Page extract:
>>>
The team behind three-Michelin-starred blockbuster Grace restaurant readies to reemerge on the Chicago dining scene

A chef and a general manager pose in an under-construction restaurant.
Michael Muser and Curtis Duffy in Ever’s under-construction kitchen
Barry Brecheisen/Eater Chicago

Since opening in 2012, Grace restaurant was a juggernaut of fine dining in Chicago’s West Loop. Five years later, in December 2017, its patron saints, chef Curtis Duffy and partner, general manager, and sommelier Michael Muser abruptly left their jobs due to a difference of vision with the main investor and principal owner, Michael Olszewski. The next day, the three-Michelin-starred restaurant closed.

The closure shocked Chicago’s restaurant industry, media, and dining public. At the time, chef Ryan McCaskey of Michelin-starred Acadia called Grace’s closure “bad for the city of Chicago.” Fooditor’s Michael Gebert wrote Grace was “the last [restaurant] that was trying to equal [Charlie Trotter’s and Alinea], rather than be an alternative to them.” And Chicago critic Jeff Ruby succinctly wrote, “Not Grace. This one hurts.”
<<<
Data records:
>>>
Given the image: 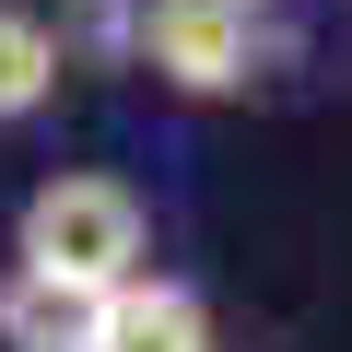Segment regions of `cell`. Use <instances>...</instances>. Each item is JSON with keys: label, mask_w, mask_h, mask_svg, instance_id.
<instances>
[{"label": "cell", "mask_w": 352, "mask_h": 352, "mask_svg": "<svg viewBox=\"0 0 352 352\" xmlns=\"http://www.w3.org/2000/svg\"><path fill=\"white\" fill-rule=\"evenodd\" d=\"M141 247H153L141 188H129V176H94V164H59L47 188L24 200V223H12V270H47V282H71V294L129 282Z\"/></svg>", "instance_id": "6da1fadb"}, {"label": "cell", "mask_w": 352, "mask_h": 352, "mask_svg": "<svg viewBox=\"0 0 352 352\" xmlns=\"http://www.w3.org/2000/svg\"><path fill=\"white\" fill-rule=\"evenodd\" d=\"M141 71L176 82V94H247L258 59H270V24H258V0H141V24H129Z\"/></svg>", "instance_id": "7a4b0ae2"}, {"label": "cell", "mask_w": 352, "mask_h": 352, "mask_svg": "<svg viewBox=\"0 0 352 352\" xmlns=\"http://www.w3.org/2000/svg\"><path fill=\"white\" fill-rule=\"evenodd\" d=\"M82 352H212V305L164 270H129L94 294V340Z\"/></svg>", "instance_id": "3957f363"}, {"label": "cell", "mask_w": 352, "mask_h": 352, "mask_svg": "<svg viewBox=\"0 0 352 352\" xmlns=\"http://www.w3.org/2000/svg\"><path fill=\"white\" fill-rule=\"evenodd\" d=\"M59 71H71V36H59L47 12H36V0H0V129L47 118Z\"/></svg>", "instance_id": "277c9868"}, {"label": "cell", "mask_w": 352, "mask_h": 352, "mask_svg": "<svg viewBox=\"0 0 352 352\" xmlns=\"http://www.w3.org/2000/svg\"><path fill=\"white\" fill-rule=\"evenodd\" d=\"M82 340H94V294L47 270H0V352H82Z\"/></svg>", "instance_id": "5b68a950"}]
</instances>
<<<
>>>
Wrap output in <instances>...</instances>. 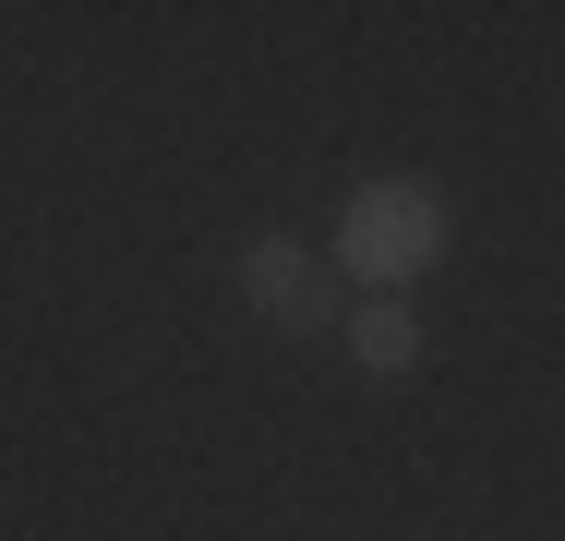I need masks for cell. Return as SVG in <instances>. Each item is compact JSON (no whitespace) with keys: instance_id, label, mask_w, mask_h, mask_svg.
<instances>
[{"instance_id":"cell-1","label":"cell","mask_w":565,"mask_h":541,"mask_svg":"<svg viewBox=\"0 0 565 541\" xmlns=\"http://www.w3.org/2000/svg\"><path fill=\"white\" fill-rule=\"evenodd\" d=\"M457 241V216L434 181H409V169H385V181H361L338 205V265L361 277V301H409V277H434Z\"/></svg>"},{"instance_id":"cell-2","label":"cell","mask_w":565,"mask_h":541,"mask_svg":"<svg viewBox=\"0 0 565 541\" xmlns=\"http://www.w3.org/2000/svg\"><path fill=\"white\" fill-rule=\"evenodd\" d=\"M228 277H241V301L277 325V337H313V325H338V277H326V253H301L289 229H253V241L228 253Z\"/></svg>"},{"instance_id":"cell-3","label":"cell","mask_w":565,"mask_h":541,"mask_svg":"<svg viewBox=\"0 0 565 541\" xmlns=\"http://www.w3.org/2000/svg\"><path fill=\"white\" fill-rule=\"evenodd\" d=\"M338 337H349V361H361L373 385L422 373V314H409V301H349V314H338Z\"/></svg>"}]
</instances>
<<<
>>>
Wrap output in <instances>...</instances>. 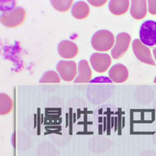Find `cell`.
<<<
Short problem: Rewrite the passage about Grace from "The team behind" up to and including "an under-construction restaurant.", putting "eatery" in place of "restaurant".

Result for this exercise:
The team behind three-Michelin-starred blockbuster Grace eatery readies to reemerge on the Chicago dining scene

A chef and a general manager pose in an under-construction eatery.